From: David Raleigh Arnold
Subject: Re: two bugs (?)
Date: Wed, 10 Jul 2002 14:06:18 +0000

On Wed, 10 Jul 2002 16:43:42 Bernard Hurley wrote:
> The situation is a bit more complex than that.  As far as I can recall
> (I
> wrote the embedded code for a midi interface many moons ago):
> 
> 1) A midi channel can only have one instrument at a time assigned to
> it, but
> it is possible to change instruments.  
> 2) A midi channel can be specified to be polyphonic, so that it can
> control
> a polyphonic synthesiser.
> 
> In theory, the midi spec allows you to do things like start a note,
> change
> instruments and start another note, chnage back to first instrument
> and stop
> its note then change to second instrument and stop second note all on
> one
> (polyphonic)channel.
> 
> Problems:
> 
> A) You need a synthesiser that can cope with this sort of complexity,
> many
> don't.  Synthesisers on even good soundboards are rather basic.

I thought you were using timidity.  All the soundcard gets is
a .wav file.  Why would anyone use a midi synthesizer at all?
Even the best are lousy compared to sample players.

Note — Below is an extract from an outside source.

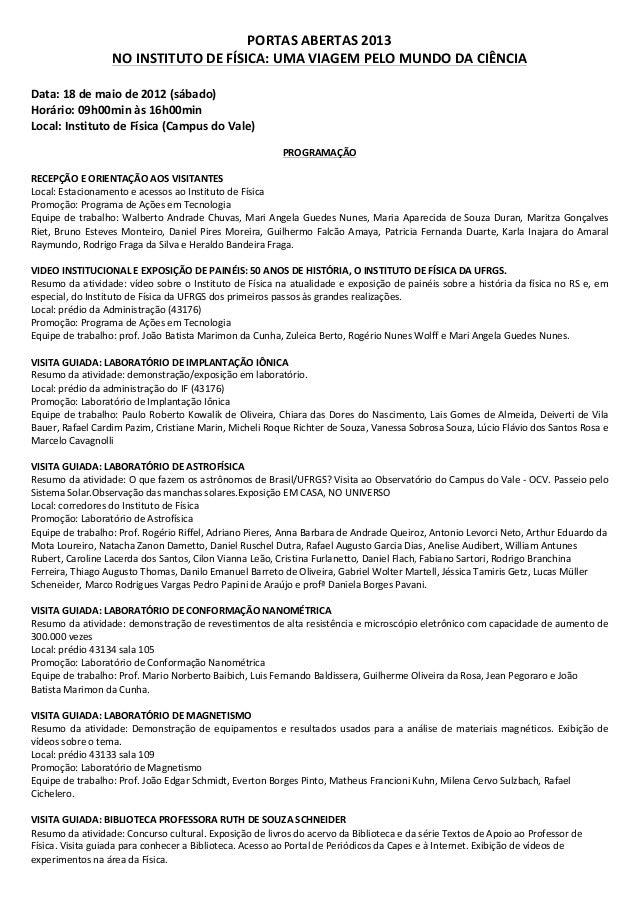 PORTAS ABERTAS 2013 NO INSTITUTO DE FÍSICA: UMA VIAGEM PELO MUNDO DA CIÊNCIA   Data: 18 ...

But even with timidity, unisons are a problem.  Even for rough
error checking, it would be better if midi were in voice
contexts instead of staff contexts.  I improved the sound
greatly and got rid of all the errors by having one staff
for each voice, in spite of how ridiculous it would have looked
to me if I had ever looked at it, which I never did.
Get that done first.

The rest of the problem if there is any
is with the midi format itself, I think, drawing from
my vast fund of ignorance on the subject.

Making split midi versions is the easiest way to go IMHO.  If
you have a really big score,
divide the parts into several simultaneous midi versions, make .wav
files out of each, and then mix those.  You could also get
more subtle dynamics that way if you want to work that hard
at mixing.  :-)

------------------------------------------------------------
Information is not knowledge.           Belief is not truth.
Indoctrination is not teaching.   Tradition is not evidence.